Associations representing the forecourt trade and drivers have welcomed the announcement that duty on fuel will be frozen for a further year.
Speaking at the Conservative Party Conference in Birmingham, the Prime Minister said: “Some have wondered if there would be a thaw in our fuel duty freeze this year. Today I can confirm that in the budget later this month, the chancellor will freeze fuel duty again.”
Chancellor Philip Hammond said: “This has come at a significant cost to the Exchequer, but the high oil price and the near-record pump price of petrol and diesel are also imposing a significant burden on motorists.
“So we have decided that to support hardworking families, we will once again freeze fuel duty in the upcoming budget.”
PRA chairman Brian Madderson said the decision was not unexpected. He commented: “With external market factors already pushing up the price of fuel, increasing the price further would be unacceptable.”
He said that the PRA had been briefing the Treasury and HM Revenue & Customs (HMRC) telling them “now is not the time”.
“We said to HMRC, ‘How dare you think of increasing duty when you are not collecting tax from the unregulated hand car wash sector?’”
Research suggested the unregulated hand car wash sector was avoiding paying £1.5bn in tax, said Madderson. He added: “Rather than going for an easy target like increasing duty they should be bringing in tax that is due. This would help both legitimate businesses and the Exchequer.”

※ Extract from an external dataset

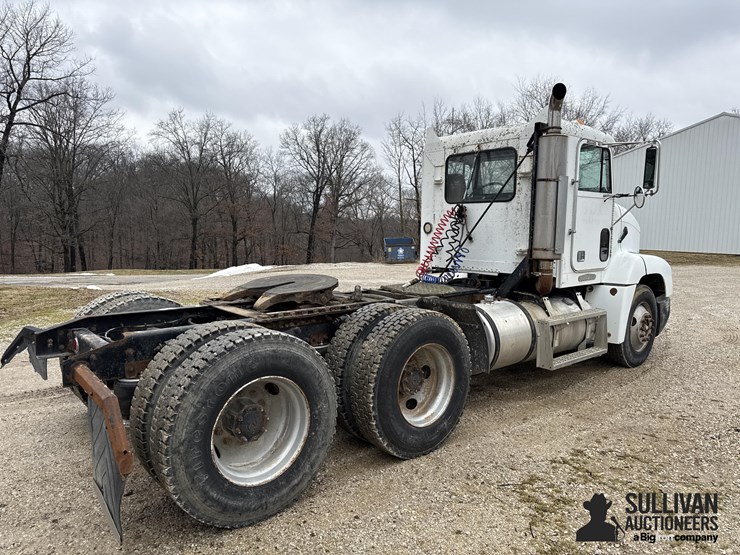 1996-freightliner-fld112-image-5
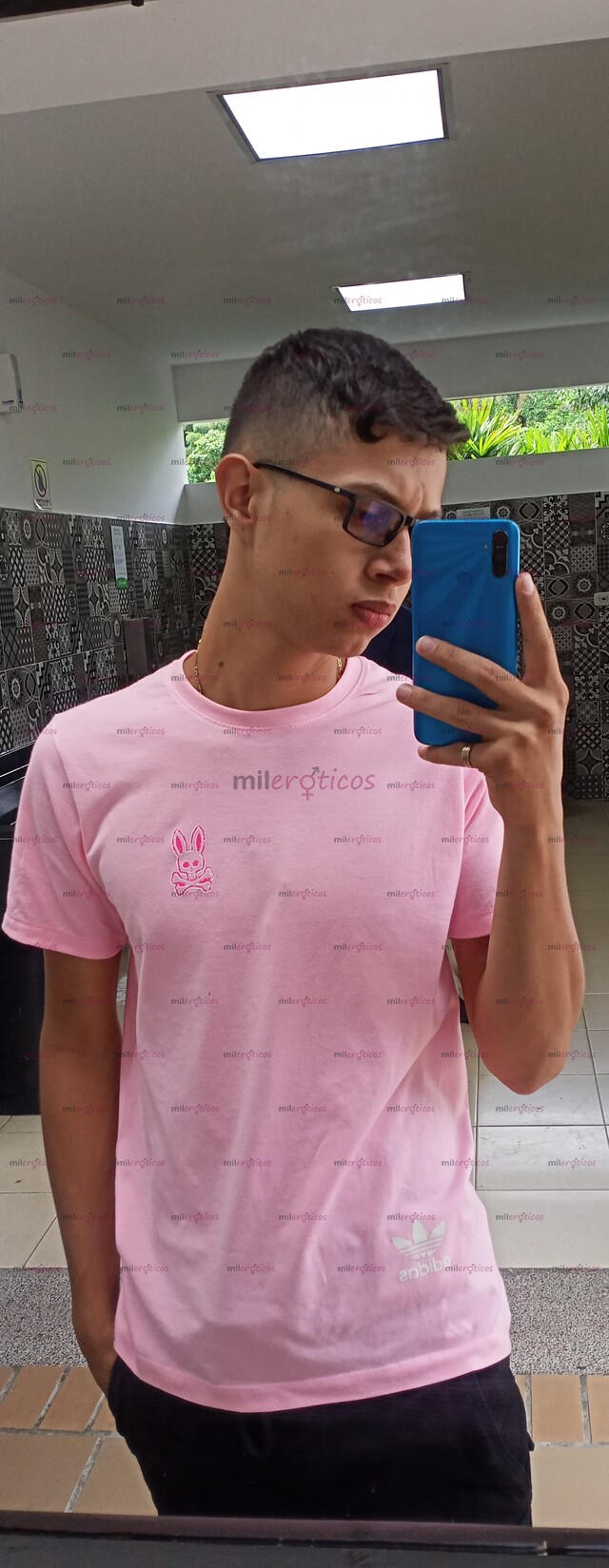 FOTOS DE ME LLAMO DAVID Y ANDO BUSCANDO UN POCO DE DIVERSIÓN RELAJANTE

RAC fuel spokesperson Simon Williams said: “We are pleased the Prime Minister has listened to the RAC and millions of motorists by freezing fuel duty for another year. Drivers are currently paying the highest prices at the pumps for four years.
“While there is a silver lining in the form of no rise in fuel duty, darker clouds in the form of higher wholesale costs may well be passed on to drivers at the pumps imminently, so it would have been foolhardy for the Treasury to opt to punish drivers further.
“Motorists can breathe a sigh of relief for now, however it is a shame that each year motorists have to worry whether the Government is about to hit them harder in their pockets.”